Extracted information:
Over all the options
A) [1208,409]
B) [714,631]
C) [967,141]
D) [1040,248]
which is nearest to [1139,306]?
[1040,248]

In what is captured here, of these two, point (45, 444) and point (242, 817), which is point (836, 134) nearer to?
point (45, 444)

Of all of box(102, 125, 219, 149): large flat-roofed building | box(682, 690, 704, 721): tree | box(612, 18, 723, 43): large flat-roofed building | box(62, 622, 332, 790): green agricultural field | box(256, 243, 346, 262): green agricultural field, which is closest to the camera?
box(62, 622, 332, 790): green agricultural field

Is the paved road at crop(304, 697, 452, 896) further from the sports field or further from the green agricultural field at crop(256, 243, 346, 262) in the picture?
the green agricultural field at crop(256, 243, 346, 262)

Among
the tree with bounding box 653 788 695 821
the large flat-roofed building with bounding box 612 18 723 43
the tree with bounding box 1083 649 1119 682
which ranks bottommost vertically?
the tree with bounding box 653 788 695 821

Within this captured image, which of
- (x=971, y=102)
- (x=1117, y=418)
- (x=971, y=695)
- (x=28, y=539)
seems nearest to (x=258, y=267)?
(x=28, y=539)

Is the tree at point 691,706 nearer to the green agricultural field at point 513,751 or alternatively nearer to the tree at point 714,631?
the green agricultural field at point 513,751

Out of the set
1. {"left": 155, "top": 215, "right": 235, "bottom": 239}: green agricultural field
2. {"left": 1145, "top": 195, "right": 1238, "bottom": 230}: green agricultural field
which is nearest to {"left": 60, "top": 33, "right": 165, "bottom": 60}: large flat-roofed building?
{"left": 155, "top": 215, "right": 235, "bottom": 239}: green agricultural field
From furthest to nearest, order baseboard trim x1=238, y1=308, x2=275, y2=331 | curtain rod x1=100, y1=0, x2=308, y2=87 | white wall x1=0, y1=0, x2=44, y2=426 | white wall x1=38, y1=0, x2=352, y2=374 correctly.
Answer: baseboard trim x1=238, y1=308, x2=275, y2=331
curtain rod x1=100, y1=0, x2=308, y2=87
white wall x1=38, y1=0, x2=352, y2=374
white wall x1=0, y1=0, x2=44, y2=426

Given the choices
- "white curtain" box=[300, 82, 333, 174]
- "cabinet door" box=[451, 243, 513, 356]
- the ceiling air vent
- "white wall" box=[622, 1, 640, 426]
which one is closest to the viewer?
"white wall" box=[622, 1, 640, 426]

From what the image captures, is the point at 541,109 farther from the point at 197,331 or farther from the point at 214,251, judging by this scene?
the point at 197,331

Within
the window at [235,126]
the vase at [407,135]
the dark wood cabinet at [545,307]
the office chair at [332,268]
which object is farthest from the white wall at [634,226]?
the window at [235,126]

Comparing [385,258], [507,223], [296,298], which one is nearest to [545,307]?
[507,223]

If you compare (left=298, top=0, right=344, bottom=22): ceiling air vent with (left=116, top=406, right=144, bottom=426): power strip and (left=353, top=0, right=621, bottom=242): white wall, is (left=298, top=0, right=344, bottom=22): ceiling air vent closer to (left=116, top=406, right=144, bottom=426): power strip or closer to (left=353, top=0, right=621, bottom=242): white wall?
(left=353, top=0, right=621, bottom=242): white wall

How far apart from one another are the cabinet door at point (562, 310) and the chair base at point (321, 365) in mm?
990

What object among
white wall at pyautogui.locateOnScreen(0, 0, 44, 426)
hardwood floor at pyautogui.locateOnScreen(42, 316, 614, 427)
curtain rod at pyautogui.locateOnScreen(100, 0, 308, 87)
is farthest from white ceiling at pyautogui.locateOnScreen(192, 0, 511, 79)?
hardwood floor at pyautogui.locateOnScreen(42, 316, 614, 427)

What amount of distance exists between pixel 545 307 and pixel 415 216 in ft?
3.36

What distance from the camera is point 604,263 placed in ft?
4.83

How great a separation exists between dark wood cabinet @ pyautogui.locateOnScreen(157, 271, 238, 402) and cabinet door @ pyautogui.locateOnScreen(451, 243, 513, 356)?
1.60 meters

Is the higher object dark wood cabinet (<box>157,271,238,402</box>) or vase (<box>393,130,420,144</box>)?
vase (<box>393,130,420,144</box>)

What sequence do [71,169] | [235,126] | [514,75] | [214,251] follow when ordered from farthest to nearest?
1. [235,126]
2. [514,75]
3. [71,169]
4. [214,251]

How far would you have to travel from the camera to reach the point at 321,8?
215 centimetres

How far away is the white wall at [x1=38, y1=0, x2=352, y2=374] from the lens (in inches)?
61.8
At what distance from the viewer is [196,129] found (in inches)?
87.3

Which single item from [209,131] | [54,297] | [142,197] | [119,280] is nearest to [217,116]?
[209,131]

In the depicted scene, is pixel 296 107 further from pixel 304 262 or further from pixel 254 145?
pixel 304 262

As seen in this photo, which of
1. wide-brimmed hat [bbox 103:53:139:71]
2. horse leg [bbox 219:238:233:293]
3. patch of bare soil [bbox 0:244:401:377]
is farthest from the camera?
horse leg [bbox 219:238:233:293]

Stated goal: Would you give the material above again, complete and exact?

Reply:
Over all the options
A) [1208,409]
B) [714,631]
C) [967,141]
D) [1040,248]
which is nearest to [1139,306]?
[1040,248]

In what is captured here, of these two, point (45, 444) and point (242, 817), which is point (836, 134) nearer to?
point (45, 444)

Of all of box(102, 125, 219, 149): large flat-roofed building | box(682, 690, 704, 721): tree | box(612, 18, 723, 43): large flat-roofed building | box(62, 622, 332, 790): green agricultural field | box(256, 243, 346, 262): green agricultural field, which is closest to the camera?
box(62, 622, 332, 790): green agricultural field

Is the paved road at crop(304, 697, 452, 896) further from the sports field or further from the green agricultural field at crop(256, 243, 346, 262) in the picture?
the green agricultural field at crop(256, 243, 346, 262)

Among
the tree with bounding box 653 788 695 821
the large flat-roofed building with bounding box 612 18 723 43
the tree with bounding box 1083 649 1119 682
which ranks bottommost vertically?
the tree with bounding box 653 788 695 821

Within this captured image, which of
- (x=971, y=102)
- (x=1117, y=418)
- (x=971, y=695)
- (x=28, y=539)
seems nearest to (x=258, y=267)?
(x=28, y=539)

Is the tree at point 691,706 nearer to the green agricultural field at point 513,751 or alternatively nearer to the tree at point 714,631?
the green agricultural field at point 513,751

Out of the set
1. {"left": 155, "top": 215, "right": 235, "bottom": 239}: green agricultural field
2. {"left": 1145, "top": 195, "right": 1238, "bottom": 230}: green agricultural field
which is nearest to {"left": 60, "top": 33, "right": 165, "bottom": 60}: large flat-roofed building?
{"left": 155, "top": 215, "right": 235, "bottom": 239}: green agricultural field
From furthest to nearest, order baseboard trim x1=238, y1=308, x2=275, y2=331 | curtain rod x1=100, y1=0, x2=308, y2=87 | white wall x1=0, y1=0, x2=44, y2=426 | white wall x1=38, y1=0, x2=352, y2=374 correctly.
Answer: baseboard trim x1=238, y1=308, x2=275, y2=331
curtain rod x1=100, y1=0, x2=308, y2=87
white wall x1=38, y1=0, x2=352, y2=374
white wall x1=0, y1=0, x2=44, y2=426

Given the choices
- "white curtain" box=[300, 82, 333, 174]
- "cabinet door" box=[451, 243, 513, 356]
- the ceiling air vent
- "white wall" box=[622, 1, 640, 426]
which one is closest to the viewer?
"white wall" box=[622, 1, 640, 426]

From what the image captures, is the point at 541,109 farther from the point at 197,331 or farther from the point at 214,251, judging by this scene?
the point at 197,331

Within
the window at [235,126]
the vase at [407,135]
the dark wood cabinet at [545,307]
the office chair at [332,268]
which object is farthest from the white wall at [634,226]?
the window at [235,126]

Comparing [385,258], [507,223], [296,298], which one is nearest to [545,307]?
[507,223]

If you compare (left=298, top=0, right=344, bottom=22): ceiling air vent with (left=116, top=406, right=144, bottom=426): power strip and (left=353, top=0, right=621, bottom=242): white wall, is (left=298, top=0, right=344, bottom=22): ceiling air vent closer to (left=116, top=406, right=144, bottom=426): power strip or closer to (left=353, top=0, right=621, bottom=242): white wall?
(left=353, top=0, right=621, bottom=242): white wall

How far apart from one another are the cabinet door at point (562, 310) and the chair base at point (321, 365) in mm?
990

What object among
white wall at pyautogui.locateOnScreen(0, 0, 44, 426)
hardwood floor at pyautogui.locateOnScreen(42, 316, 614, 427)
curtain rod at pyautogui.locateOnScreen(100, 0, 308, 87)
is farthest from white ceiling at pyautogui.locateOnScreen(192, 0, 511, 79)?
hardwood floor at pyautogui.locateOnScreen(42, 316, 614, 427)

What amount of distance exists between pixel 545 307 and pixel 415 216 in ft?
3.36

What distance from the camera is point 604,263 placed in ft?
4.83

How great a separation exists between dark wood cabinet @ pyautogui.locateOnScreen(157, 271, 238, 402) and cabinet door @ pyautogui.locateOnScreen(451, 243, 513, 356)?
1.60 meters

Is the higher object dark wood cabinet (<box>157,271,238,402</box>) or vase (<box>393,130,420,144</box>)?
vase (<box>393,130,420,144</box>)

What sequence do [71,169] | [235,126] | [514,75] | [214,251] follow when ordered from farthest to nearest?
1. [235,126]
2. [514,75]
3. [71,169]
4. [214,251]

How far would you have to travel from the camera to reach the point at 321,8?
215 centimetres

How far away is the white wall at [x1=38, y1=0, x2=352, y2=374] from the lens (in inches)?
61.8
At what distance from the viewer is [196,129] found (in inches)?
87.3

Which single item from [209,131] | [54,297] | [142,197] | [119,280] is nearest to [217,116]?
[209,131]

In the depicted scene, is pixel 296 107 further from pixel 304 262 or further from pixel 254 145?
pixel 304 262

As seen in this photo, which of
1. wide-brimmed hat [bbox 103:53:139:71]
2. horse leg [bbox 219:238:233:293]
3. patch of bare soil [bbox 0:244:401:377]
is farthest from the camera?
horse leg [bbox 219:238:233:293]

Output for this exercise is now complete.